The Whole Story of Climate by E. Kirsten Peters
Author:E. Kirsten Peters
Language: eng
Format: epub
Publisher: Prometheus Books
Published: 2012-11-20T05:00:00+00:00
Some glacial ice is pretty filthy stuff. True, there are a few glaciers that are made of clean and beautifully blue ice—the ones that show up pictured in advertisements. But much glacial ice is packed full of silt, sand, pebbles, and even boulders the size of trucks and houses. As summer visitors to alpine glaciers know, when a glacier is melting backward up its valley, the terminus area is made of loose silt, sand, and jumbled rocks of all sizes. When the wind blows, as it does in the mountains quite a bit, such areas are no place to picnic—and no picnic for doing careful scientific measurements or even keeping clothes halfway clean. Silt and sand blow around until a calm afternoon arrives, allowing geologists and hikers alike to amble below the glacier without grit in their teeth—at least for a few hours.
It was the many rocks embedded in Pleistocene glaciers that scoured the solid Earth and created the deep, majestic valleys of Yosemite and the Alps. Because of such abrasion, the rocks in glacial ice end up with the striations Louis Agassiz noted. And it turns out that the same glacial grit gave scientists their first clear evidence of a climate cycle that repeats about every six to seven thousand years.
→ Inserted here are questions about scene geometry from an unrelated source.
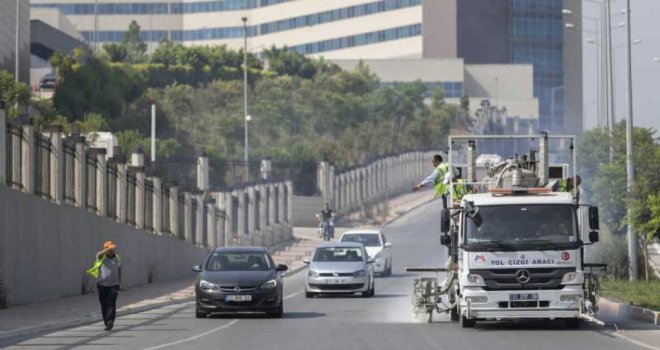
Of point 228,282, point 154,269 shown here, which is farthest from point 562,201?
point 154,269

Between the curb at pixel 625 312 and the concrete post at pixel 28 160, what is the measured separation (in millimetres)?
14001

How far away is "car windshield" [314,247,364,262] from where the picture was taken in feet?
144

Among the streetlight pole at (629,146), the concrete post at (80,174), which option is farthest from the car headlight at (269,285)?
the streetlight pole at (629,146)

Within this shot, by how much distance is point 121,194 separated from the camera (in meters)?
48.5

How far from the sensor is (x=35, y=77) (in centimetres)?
10931

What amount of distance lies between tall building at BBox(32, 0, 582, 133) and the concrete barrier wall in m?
103

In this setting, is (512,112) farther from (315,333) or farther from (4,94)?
(315,333)

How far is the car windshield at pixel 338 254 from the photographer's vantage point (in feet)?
144

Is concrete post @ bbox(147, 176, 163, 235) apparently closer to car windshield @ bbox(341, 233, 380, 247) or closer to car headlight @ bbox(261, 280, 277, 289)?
car windshield @ bbox(341, 233, 380, 247)

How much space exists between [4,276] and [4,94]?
102 ft

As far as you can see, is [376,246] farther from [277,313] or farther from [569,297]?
[569,297]

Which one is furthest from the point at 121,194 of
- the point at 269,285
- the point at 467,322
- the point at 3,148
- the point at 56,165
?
the point at 467,322

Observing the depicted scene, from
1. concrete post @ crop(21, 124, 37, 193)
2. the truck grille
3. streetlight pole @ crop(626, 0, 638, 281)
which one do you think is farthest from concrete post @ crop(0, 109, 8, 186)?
streetlight pole @ crop(626, 0, 638, 281)

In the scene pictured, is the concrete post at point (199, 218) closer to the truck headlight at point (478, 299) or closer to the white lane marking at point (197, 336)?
the white lane marking at point (197, 336)
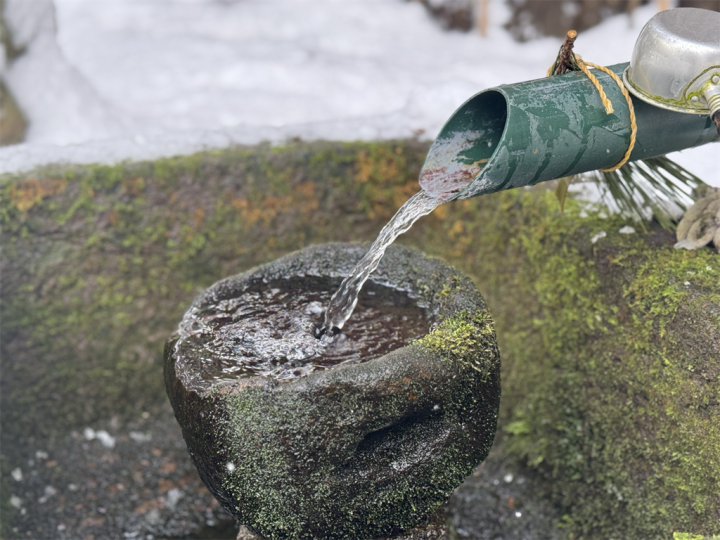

In the later decades of the twentieth century, many geologists still looked at rocks on land in the old-fashioned way of walking over them, hammer in hand, and bashing off pieces of outcrops. That's how geologists are trained, and some of us never graduate beyond it. But other geologists, increasingly known as marine geologists, had also appeared on the scene. They worked in groups from ocean-going research vessels and drilling platforms, funding their expensive science via major grants from national and international institutions.
We cannot fully explain the findings of marine geologists in terms of a single person—like Agassiz or G. K. Gilbert—because their work had to be collaborative, simply due its nature. It takes many hands to do research from a ship. But even in a field dominated by teams and groups, some specific results and some individual researchers stand out. One geologist of this sort had the imposing name of Harmut Heinrich. In the late 1980s, Heinrich was a young professional, just starting out in science. He jumpstarted his career with a bang by publishing the results of his pioneering work looking at layers of sediments on the seafloor of the North Atlantic.
The floor of the sea, not surprisingly, is covered in fine sediment that has settled down from the water column above it over vast amounts of time. The deeper you core into the seafloor sediments, the older the material. What Heinrich found in the seafloor sediments of the North Atlantic was both clear and quite startling. At regular intervals, the layering of the deep seafloor was littered with small rock debris of many different types and sizes, the kind of material geologists would clearly and immediately recognize as originating in glaciers.
At first blush, it may be difficult to see the relationship between the deep seafloor and glaciers on land.